No, nunca me integré en esa comunidad de niños aparentemente perfectos con familias aparentemente perfectas. Tampoco encontré el modo de integrarme en Barcelona. Había sido muy feliz con mis abuelos en el pueblo, y por eso idealicé aquel lugarejo perdido en los campos leoneses, convirtiéndolo mentalmente en mi particular paraíso perdido. El paso lógico siguiente en el camino de la soledad absoluta era odiar Barcelona, convertida para mí en ciudad-cárcel. La odié muchísimo, y hasta hace poco no me reconcilié con ella, aunque ahora, sinceramente, no me imagino viviendo en otro sitio. Donde menos me integré fue en mi familia, en esa casa que nunca fue hogar, bajo ese techo que solo por ser de mi madre ya era territorio hostil para mí…
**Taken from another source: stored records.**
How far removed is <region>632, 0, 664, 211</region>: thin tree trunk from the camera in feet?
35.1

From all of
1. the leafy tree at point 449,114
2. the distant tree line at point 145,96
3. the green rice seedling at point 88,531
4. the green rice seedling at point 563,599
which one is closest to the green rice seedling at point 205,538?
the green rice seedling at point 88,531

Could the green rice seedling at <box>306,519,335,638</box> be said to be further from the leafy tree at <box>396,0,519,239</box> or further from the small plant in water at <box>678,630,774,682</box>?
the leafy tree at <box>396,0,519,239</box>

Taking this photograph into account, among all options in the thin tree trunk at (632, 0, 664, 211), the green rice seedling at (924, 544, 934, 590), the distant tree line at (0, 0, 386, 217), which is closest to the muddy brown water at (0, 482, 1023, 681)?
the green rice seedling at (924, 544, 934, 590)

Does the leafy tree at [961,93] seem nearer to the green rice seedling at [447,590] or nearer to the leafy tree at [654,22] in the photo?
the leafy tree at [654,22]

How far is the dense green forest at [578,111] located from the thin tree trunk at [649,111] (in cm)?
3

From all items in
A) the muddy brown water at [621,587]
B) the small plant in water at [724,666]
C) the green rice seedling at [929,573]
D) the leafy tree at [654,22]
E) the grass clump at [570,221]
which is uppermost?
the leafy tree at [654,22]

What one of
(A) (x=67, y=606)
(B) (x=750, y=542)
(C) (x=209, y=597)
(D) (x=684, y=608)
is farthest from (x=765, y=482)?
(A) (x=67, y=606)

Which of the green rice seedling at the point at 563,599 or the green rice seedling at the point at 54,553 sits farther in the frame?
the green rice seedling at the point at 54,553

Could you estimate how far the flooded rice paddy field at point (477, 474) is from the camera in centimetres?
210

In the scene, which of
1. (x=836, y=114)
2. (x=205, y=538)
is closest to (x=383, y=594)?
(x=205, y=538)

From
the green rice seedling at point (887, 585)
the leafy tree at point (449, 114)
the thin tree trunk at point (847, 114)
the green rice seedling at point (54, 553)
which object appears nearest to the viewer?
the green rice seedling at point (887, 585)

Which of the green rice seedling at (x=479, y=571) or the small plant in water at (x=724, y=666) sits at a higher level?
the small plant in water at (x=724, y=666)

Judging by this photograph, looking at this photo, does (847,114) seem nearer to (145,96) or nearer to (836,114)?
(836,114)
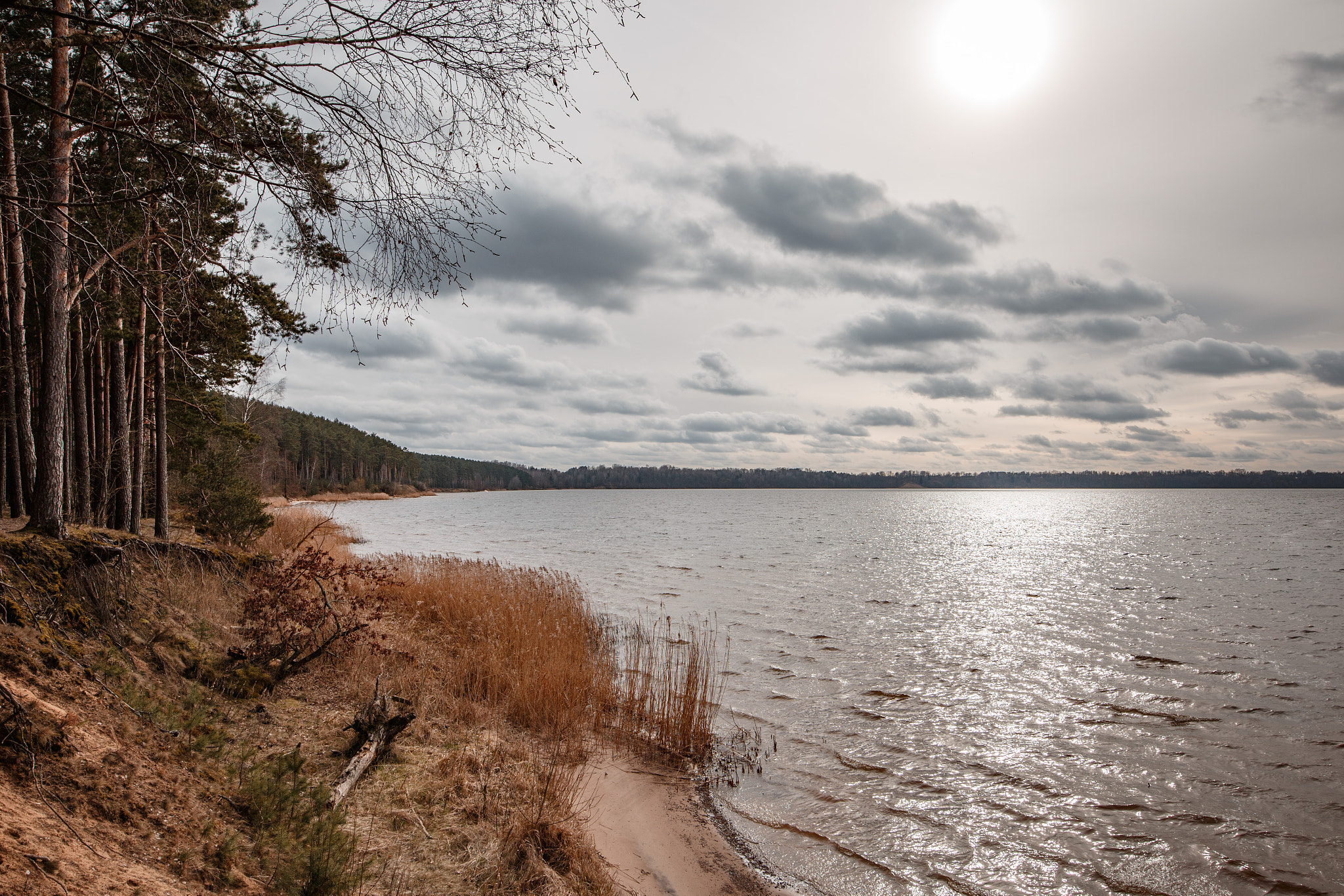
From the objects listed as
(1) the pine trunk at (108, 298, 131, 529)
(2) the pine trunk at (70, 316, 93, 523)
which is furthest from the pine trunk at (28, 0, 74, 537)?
(2) the pine trunk at (70, 316, 93, 523)

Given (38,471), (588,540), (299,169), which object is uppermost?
(299,169)

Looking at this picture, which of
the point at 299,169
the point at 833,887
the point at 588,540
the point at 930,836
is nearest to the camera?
the point at 299,169

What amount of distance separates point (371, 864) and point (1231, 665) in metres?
16.1

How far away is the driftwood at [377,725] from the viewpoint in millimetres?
5578

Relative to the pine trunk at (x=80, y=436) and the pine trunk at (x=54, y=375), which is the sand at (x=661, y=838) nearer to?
the pine trunk at (x=54, y=375)

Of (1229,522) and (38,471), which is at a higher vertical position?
(38,471)

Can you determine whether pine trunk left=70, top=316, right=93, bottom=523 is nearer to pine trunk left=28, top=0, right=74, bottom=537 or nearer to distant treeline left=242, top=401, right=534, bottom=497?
pine trunk left=28, top=0, right=74, bottom=537

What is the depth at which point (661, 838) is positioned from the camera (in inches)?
257

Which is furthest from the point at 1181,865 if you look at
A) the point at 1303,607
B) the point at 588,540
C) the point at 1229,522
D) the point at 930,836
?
the point at 1229,522

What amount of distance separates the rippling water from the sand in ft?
1.71

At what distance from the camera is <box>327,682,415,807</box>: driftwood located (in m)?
5.58

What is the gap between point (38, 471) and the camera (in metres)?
8.33

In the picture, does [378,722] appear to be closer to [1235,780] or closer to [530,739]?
[530,739]

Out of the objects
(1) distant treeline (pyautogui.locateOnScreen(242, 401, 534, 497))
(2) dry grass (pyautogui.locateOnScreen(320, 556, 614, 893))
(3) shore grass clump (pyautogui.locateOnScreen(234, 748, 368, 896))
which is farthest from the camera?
(1) distant treeline (pyautogui.locateOnScreen(242, 401, 534, 497))
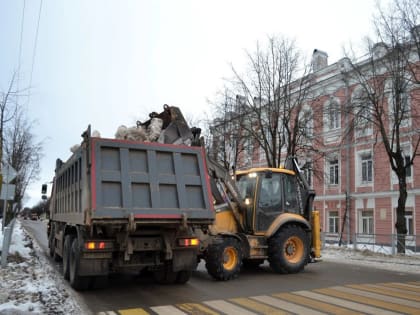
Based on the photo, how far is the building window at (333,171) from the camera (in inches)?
1215

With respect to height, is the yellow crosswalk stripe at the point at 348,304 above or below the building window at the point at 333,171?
below

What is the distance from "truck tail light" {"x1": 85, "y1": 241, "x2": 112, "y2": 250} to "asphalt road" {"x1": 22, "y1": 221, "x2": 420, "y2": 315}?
948 millimetres

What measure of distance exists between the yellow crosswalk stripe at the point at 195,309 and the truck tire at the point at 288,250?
13.7ft

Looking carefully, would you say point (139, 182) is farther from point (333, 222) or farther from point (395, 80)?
point (333, 222)

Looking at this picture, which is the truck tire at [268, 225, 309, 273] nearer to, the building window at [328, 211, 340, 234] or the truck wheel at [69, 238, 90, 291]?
the truck wheel at [69, 238, 90, 291]

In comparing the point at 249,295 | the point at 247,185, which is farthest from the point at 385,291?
the point at 247,185

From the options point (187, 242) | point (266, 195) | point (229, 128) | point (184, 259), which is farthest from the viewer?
point (229, 128)

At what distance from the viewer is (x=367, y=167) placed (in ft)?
93.4

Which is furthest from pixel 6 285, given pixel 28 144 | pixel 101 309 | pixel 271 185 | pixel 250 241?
pixel 28 144

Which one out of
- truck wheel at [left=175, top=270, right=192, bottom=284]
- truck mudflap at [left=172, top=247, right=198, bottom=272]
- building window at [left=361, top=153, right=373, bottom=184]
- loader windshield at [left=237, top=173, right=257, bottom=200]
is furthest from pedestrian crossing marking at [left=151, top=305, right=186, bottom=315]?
building window at [left=361, top=153, right=373, bottom=184]

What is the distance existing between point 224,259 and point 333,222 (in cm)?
2203

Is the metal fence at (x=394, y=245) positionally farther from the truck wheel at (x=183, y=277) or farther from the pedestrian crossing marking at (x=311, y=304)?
the truck wheel at (x=183, y=277)

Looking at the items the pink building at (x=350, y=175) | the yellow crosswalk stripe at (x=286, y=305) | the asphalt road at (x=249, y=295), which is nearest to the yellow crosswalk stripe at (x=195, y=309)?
the asphalt road at (x=249, y=295)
Y alcancé la mayoría de edad, y entré en la Universidad… Y por supuesto, tampoco me adapté, claro. Pero eso sería cuento aparte. De mis años universitarios salió el germen de lo que fue mi cambio, mi renovación, mi renacimiento, el inicio de la senda de la madurez.

Mi madre, que es la persona menos didáctica que pueda imaginar, soltaba algunas perlas en mi infancia que he tardado muchos años y un sinnúmero de experiencias y fracasos propios en comprender, asumiendo que, efectivamente, tenía razón en muchas de ellas (Casi todas, lo reconozco, más vale tarde que nunca, ¿no?) pero insistiendo en que, a la edad y de la manera que ella me las decía, era imposible que yo pudiera sacar provecho de sus enseñanzas, porque era improbable que siquiera fuera capaz de comprenderlas. Aún me acuerdo cuando, una tarde de domingo, estando yo ocupado en la redacción de un trabajo de Ciencias Naturales, mi madre, cabreada por alguna mala jugada de cualquier compañera de trabajo, que el trabajo de mi madre supera notablemente al mío en mal rollo, me miró fijamente y me soltó con toda solemnidad: “Jan, hijo, en el mundo hay dos clases de personas, las putas y los hijos de puta…” Impactadísimo, lo repetí al día siguiente en el colegio… Y acabé teniendo una durísima charla en el despacho del Tutor de mi curso, convencido, me temo, que yo era un peligroso y agresivo psicópata.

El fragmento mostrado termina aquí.